COS 127-8
Dryland responses to climate change: Assessing the biogeochemical consequences of Syntrichea caninervis mortality resulting from altered precipitation regimes
Biological soil crusts-a community of mosses, lichens, cyanobacteria, and heterotrophs living at the soil surface of many drylands-are a fundamental component of arid and semiarid ecosystems. These photosynthetic soil communities play critical roles in dryand function; for example, carbon fixation, nitrogen fixation, and soil stabilization – and existing data suggest biocrusts can be quite sensitive to seemingly subtle changes in climate. In particular, previous research on the Colorado Plateau showed dramatic mortality of the common moss Syntrichea caninervis in response to altered precipitation treatments: Increased frequency of 1.2mm monsoonal rainfall events reduced moss cover from >25% to <2% after only one growing season. Yet our understanding of the ecosystem consequences of these large changes to the system remain notably poor. Here we explore how the moss mortality affects belowground biogeochemistry over the course of the lethal stress. Twice weekly for 5 months we added 1.2mm of simulated rainfall to S. caninervis, as well as maintained control mosses. Throughout the experiment, we assessed the soils beneath the moss for multiple forms of carbon, nitrogen and phosphorus; nitrogen mineralization rates; and aspects of moss photosynthetic capacity (Fv/Fm) to explore how belowground biogeochemistry is affected over the course of the mortality event.
Results/Conclusions
As expected, mosses were strongly, negatively affected by the increased frequency of small rainfall events. In concert with declining moss health, we found significant changes to soil biogeochemical cycling. For instance, during the first week of treatments we observed an increase in extractable NH4+ from soils associated with the stressed moss compared with the controls, however, this pattern switched such that soil extractable NH4+ for stressed moss was much lower than controls as moss decline progressed.

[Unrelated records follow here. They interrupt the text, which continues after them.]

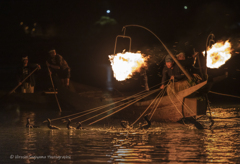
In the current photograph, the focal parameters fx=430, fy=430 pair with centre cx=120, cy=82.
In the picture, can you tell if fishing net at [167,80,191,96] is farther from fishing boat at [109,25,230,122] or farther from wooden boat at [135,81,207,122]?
wooden boat at [135,81,207,122]

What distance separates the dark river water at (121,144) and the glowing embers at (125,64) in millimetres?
2258

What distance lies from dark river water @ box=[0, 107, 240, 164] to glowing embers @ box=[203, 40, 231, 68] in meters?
2.04

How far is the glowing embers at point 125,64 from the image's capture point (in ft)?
50.1

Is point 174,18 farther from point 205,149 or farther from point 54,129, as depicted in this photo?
point 205,149

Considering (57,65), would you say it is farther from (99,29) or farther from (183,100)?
(99,29)

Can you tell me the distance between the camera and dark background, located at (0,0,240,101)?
102 feet

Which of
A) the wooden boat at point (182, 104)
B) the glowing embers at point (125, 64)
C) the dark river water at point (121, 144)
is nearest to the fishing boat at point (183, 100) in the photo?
the wooden boat at point (182, 104)

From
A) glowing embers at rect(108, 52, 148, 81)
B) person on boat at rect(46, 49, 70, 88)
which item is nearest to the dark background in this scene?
person on boat at rect(46, 49, 70, 88)

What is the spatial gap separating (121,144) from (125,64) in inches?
228

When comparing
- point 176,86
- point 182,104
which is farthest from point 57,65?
point 182,104

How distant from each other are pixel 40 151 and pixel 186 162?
10.4 feet

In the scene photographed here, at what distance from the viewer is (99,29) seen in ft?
129

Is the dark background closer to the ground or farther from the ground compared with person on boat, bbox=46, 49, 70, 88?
farther from the ground

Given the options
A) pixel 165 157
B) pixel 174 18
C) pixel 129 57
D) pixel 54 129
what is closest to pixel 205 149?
pixel 165 157
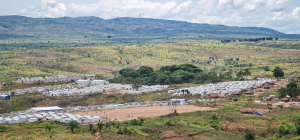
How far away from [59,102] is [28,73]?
42.4 meters

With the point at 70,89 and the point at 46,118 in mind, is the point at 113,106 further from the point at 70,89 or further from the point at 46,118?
the point at 70,89

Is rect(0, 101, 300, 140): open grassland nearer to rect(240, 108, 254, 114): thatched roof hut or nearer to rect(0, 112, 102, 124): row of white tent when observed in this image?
rect(240, 108, 254, 114): thatched roof hut

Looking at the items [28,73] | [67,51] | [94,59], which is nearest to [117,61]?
[94,59]

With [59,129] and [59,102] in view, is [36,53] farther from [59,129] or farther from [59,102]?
[59,129]

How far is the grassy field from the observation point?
368 feet

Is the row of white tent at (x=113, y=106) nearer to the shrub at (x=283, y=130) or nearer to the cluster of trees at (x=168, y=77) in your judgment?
the cluster of trees at (x=168, y=77)

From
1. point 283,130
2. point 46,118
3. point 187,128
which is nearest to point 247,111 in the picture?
point 283,130

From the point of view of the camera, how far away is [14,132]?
35250 millimetres

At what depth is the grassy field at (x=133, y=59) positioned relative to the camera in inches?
4419

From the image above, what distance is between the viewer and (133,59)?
468 feet

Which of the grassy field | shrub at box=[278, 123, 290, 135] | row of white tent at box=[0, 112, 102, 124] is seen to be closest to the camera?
shrub at box=[278, 123, 290, 135]

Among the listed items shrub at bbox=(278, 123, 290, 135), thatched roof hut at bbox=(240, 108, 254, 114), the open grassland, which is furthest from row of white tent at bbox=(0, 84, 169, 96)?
shrub at bbox=(278, 123, 290, 135)

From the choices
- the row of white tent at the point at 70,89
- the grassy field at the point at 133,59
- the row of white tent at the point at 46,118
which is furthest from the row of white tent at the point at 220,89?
the grassy field at the point at 133,59

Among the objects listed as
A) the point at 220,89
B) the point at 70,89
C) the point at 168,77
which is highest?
the point at 168,77
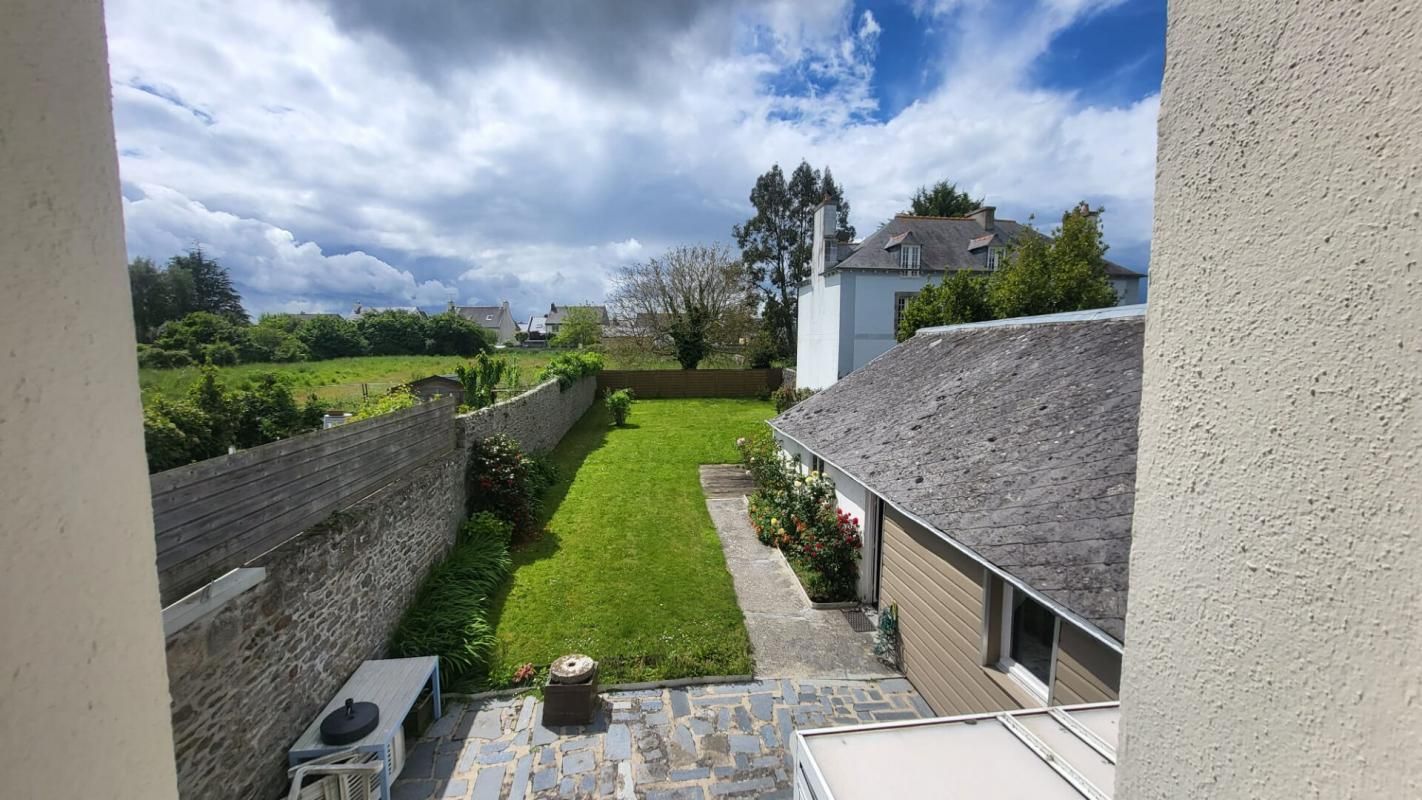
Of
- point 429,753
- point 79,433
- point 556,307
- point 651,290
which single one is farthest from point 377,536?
point 556,307

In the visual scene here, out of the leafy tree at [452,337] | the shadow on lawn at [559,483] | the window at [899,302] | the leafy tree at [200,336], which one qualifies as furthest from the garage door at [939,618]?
the leafy tree at [452,337]

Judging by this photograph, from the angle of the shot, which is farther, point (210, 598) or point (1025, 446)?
point (1025, 446)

In contrast, extractable NO3- remained elevated in the treated moss relative to controls until the last sampling event when no significant difference was observed. These patterns match well with assessments of nitrification rates, which showed nitrification was consistently elevated in soils beneath stressed moss relative to controls. In addition, the moss physiological decline was associated with a reduction in total available nitrogen and with changes in soil carbon chemistry. Taken together, our data suggest the stress mosses experience in response to altered precipitation results in significant changes to soil biogeochemical cycling. Due to the nature of these shifts, the data have important implications for soil fertility, as well as for the trajectory of biocrust recovery after the loss of a dominant community member.